Jardin Bontanique de Montreal
I went on a road trip to Montreal, Quebec , this past week (you can follow my adventures here: Scifi with Paprika) and as the miles rolled by (all 1100 of them…both ways…) I got to thinking about expectations.
I will readily admit I frequently let expectations get the better of me. For example, when coping with the mother-in-law who does have some serious mental health issues, the husband and I would be thinking, “Oh, this is going to be horrible, she’s going to want to do this and that and it’s going to be tedious and awful and we’re going to be miserable.” And while it often was tedious, it never was quite as bad as we would build it up to be. But even now when she is receiving full time care, we still fall back into those samskara’s (or ‘habits’ - if I have the Sanskrit word correct). There is no reason too, we just do. And I KNOW better.
The same went for my recent road trip. I have known my traveling companion since 7th grade. She can be difficult to cope with – different rules of engagement apply when we do things together than they do with other friends. I can’t describe it better, but there are significantly different dynamics at work which used to just drain me mentally and emotionally.
Over the last 15 years especially, I have gradually figured out small rules and guidelines that I use to cope when we are spending a weekend at a convention or traveling together. It can still be a very trying trip, but it’s not as draining as it used to be and I am able to enjoy myself more.

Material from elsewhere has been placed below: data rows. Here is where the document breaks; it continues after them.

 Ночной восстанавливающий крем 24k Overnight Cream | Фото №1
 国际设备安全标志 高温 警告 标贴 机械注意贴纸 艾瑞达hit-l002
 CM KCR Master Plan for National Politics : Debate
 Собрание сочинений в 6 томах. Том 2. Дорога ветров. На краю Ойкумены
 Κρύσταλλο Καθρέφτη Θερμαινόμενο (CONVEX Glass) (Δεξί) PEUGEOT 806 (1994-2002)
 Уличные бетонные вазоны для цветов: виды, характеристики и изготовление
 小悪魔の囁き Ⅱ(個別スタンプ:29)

And so it was that I expected this trip to be…trying. We did something we have not done before and that was drive instead of fly. I didn’t expect that this would work in any way, shape, or form, but much to my surprise, she loved it. I have never seen her as relaxed and enjoying herself on a trip as I did this past week. This was honestly one of the best trips we have ever done together.

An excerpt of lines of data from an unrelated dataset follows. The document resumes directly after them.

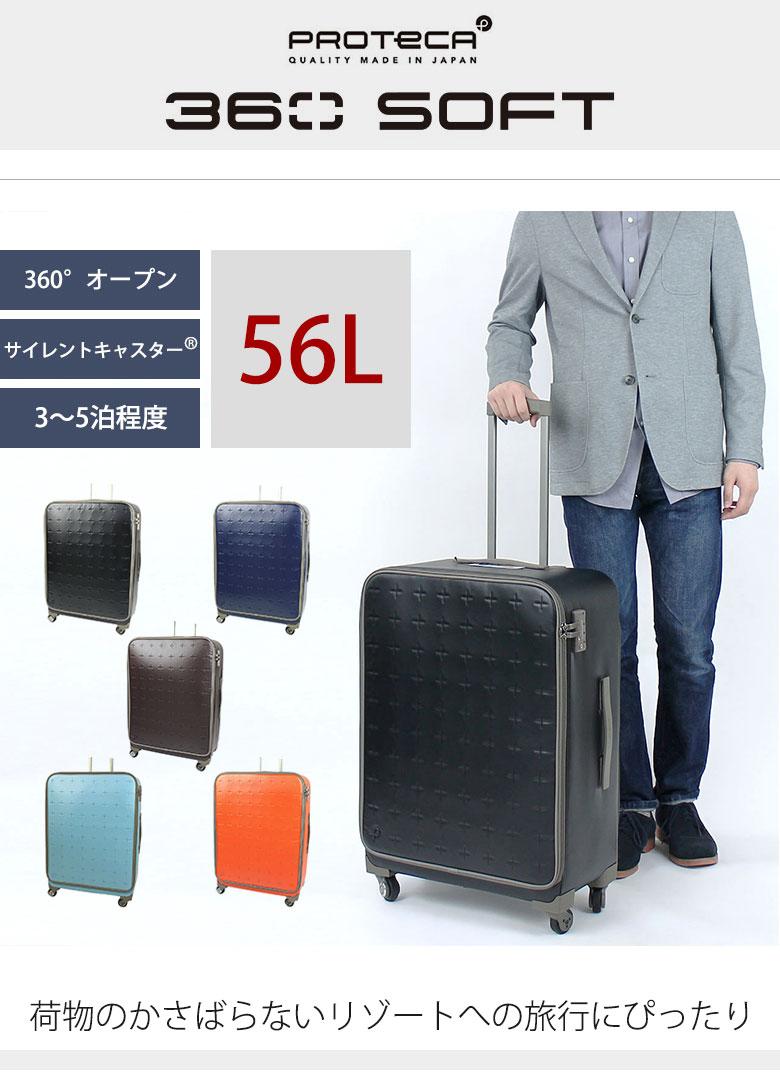 proteca プロテカ 360 スーツケース
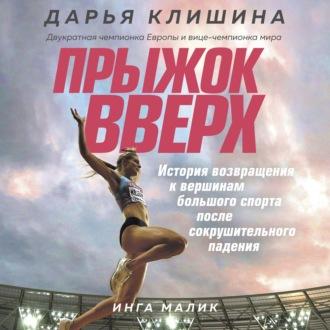 Аудиокнига Прыжок вверх. История возвращения к вершинам большого спорта после сокрушительного падения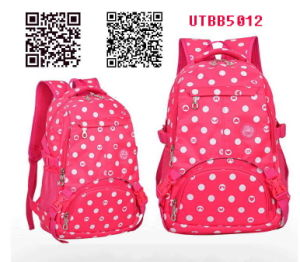 Shoulder Bag, School Bag, Backpack, Fashion Bag (UTBB5012)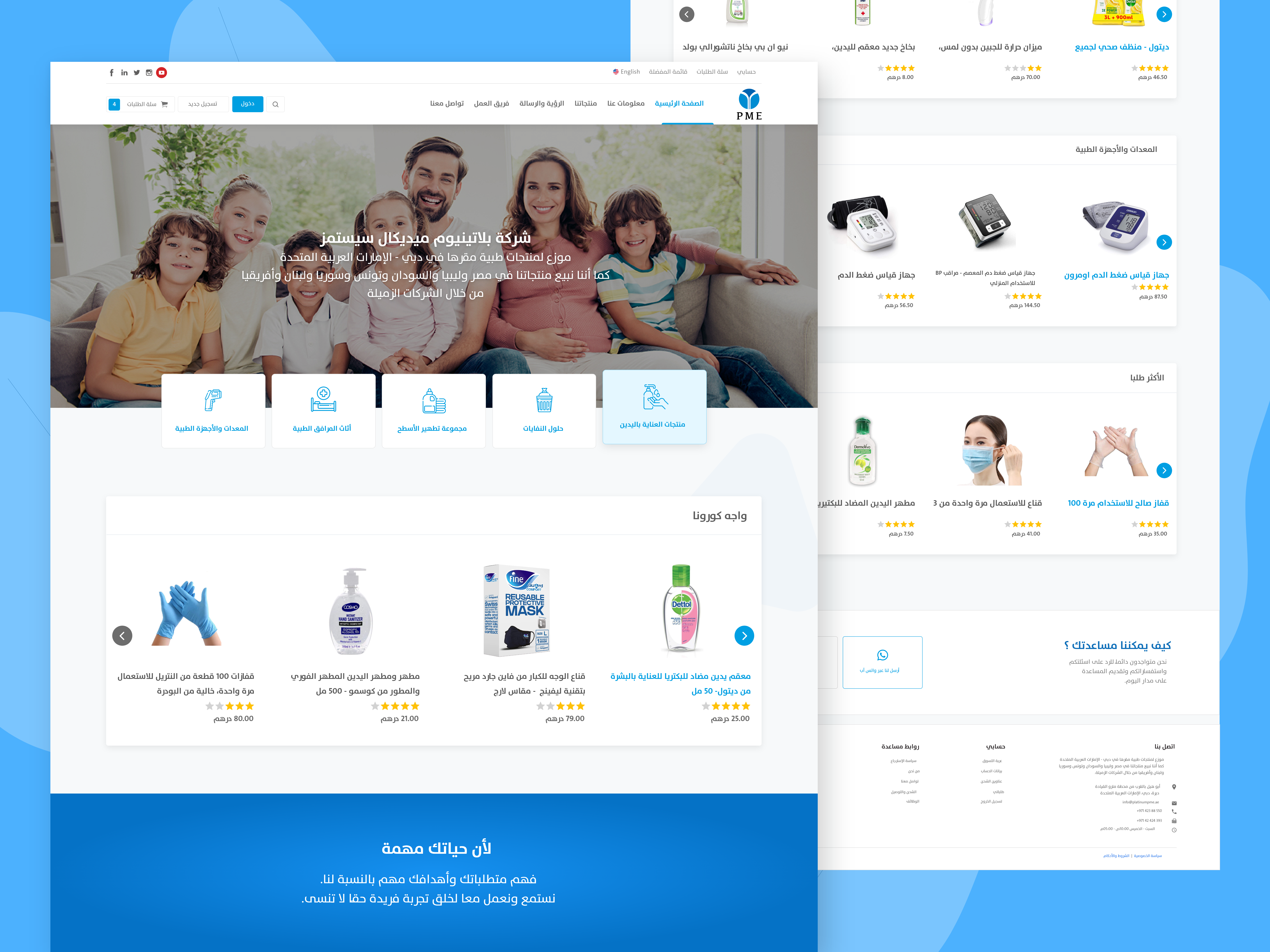 تصميم موقع بيع المستلزمات والأجهزة الطبية في دبي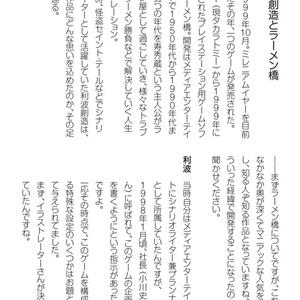 空前絶後の料理ゲー「ラーメン橋」開発秘話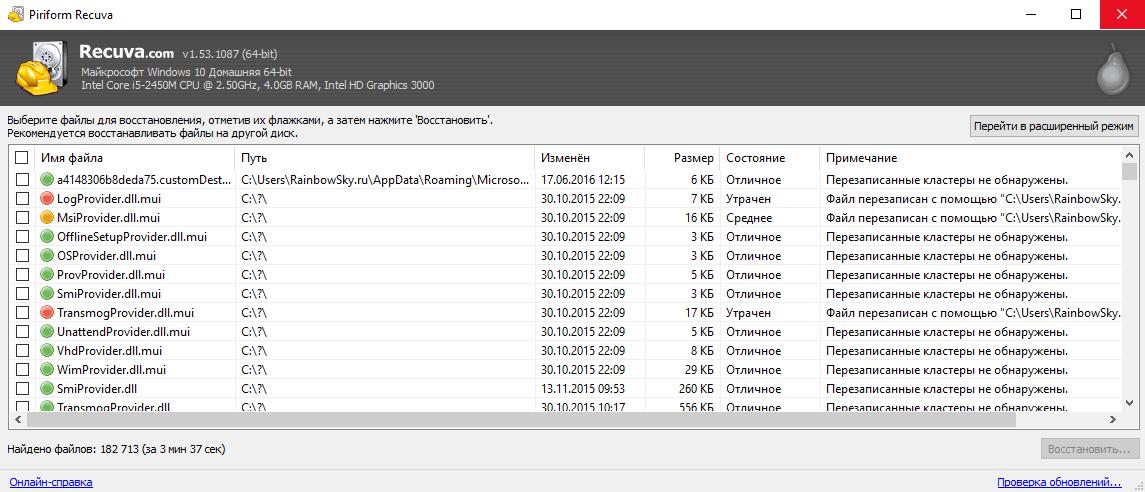 Рекува - найденные для восстановления файлы
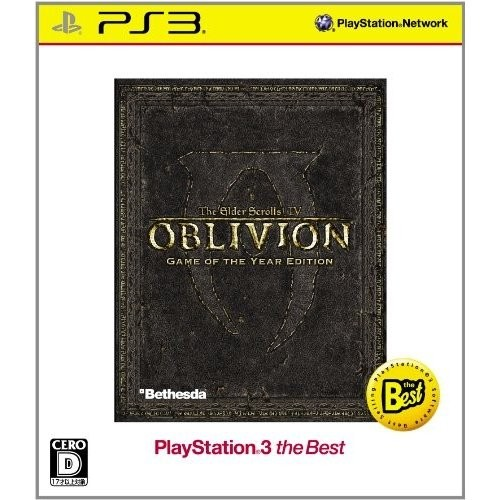 【PS3】 The Elder Scrolls IV:オブリビオン [Game of the Year Edition/PS3 the Best]の商品画像|ナビ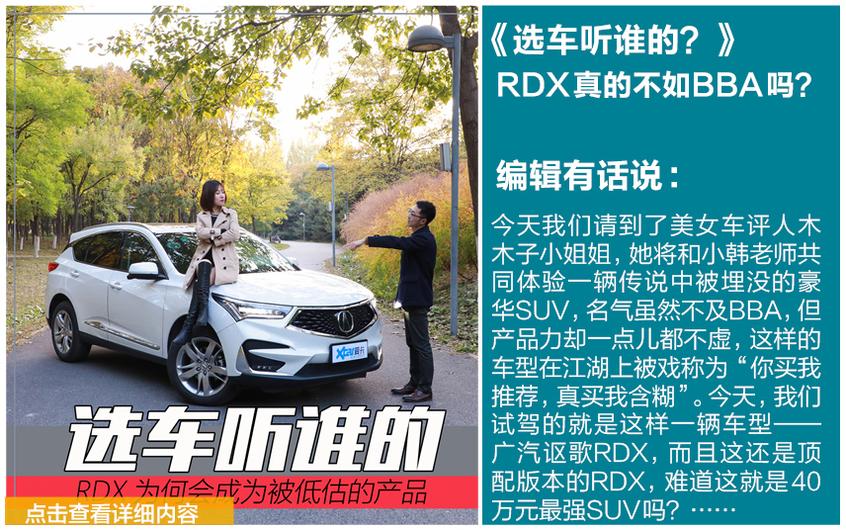 讴歌RDX
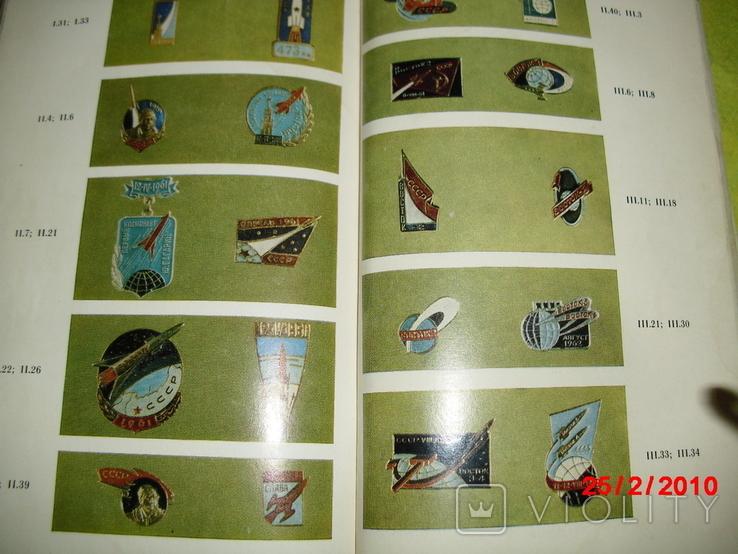 Космонавтика в значках С.С.С.Р., фото №7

But what I think frustrates me the most is I still let myself get caught up with expectations. I know what pushes my buttons, I know what feeds the expectation machine, and the next thing I know is those pesky habits have snuck back in and I’m stuck in a negativity loop.

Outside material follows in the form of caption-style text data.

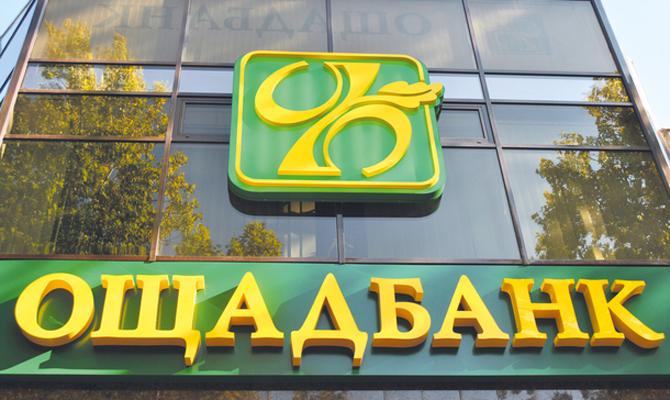 Ощадбанк выиграл суд в России на $10 млн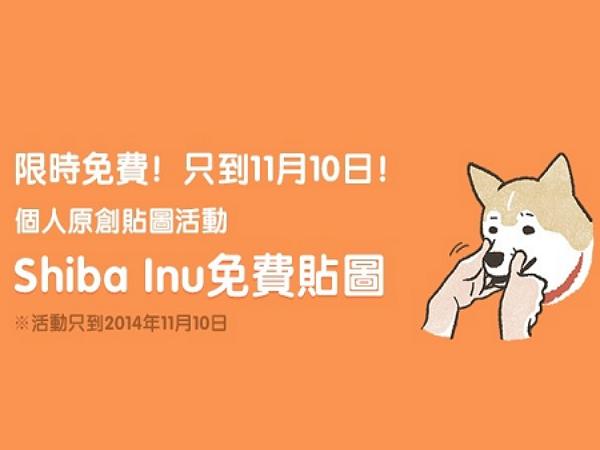 LINE 個人原創貼圖連四周  人氣作品免費下載:第二週送 日本柴犬貼圖
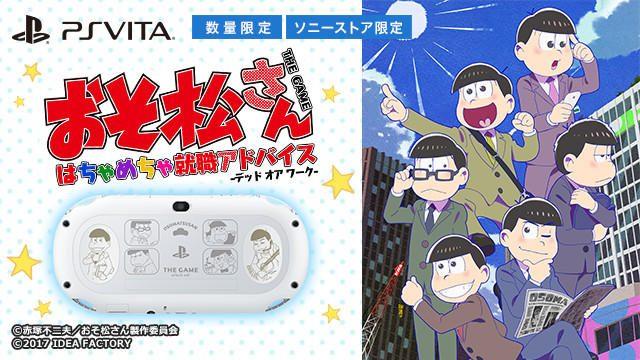 『おそ松さん THE GAME』とPS Vitaのコラボモデルを数量限定で発売! 本日4月18日より予約受付スタート!!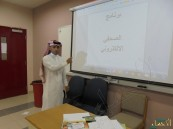 """""""الصحفي الإلكتروني"""" برنامج تدريبي بمتوسطة عمرو بن العاص"""
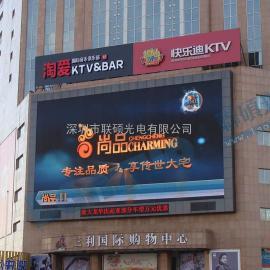 P10LED户外广告电子屏价格要多少钱一平米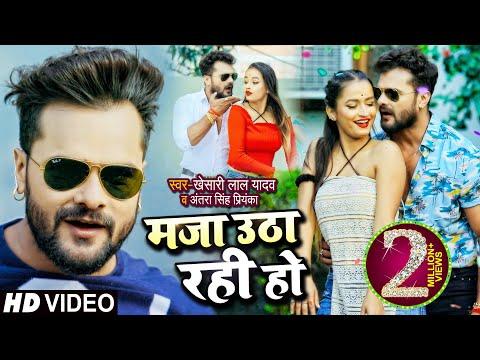 #VIDEO | मजा उठा रही हो | #Khesari Lal Yadav, #Antra Singh Priyanka | Bhojpuri HIt Song 2021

So what I’ve been working on is not the emotion of expectation, but the habits of negativity that crop up with those expectations. To not let myself get caught up in the negative feedback loop. For me, trying to change the habit that arises with the expectation is perhaps more approachable than squashing or eliminating feelings of expectation. Maybe that makes sense, maybe not, and that’s okay.
Are there any habits or expectations that you are working on?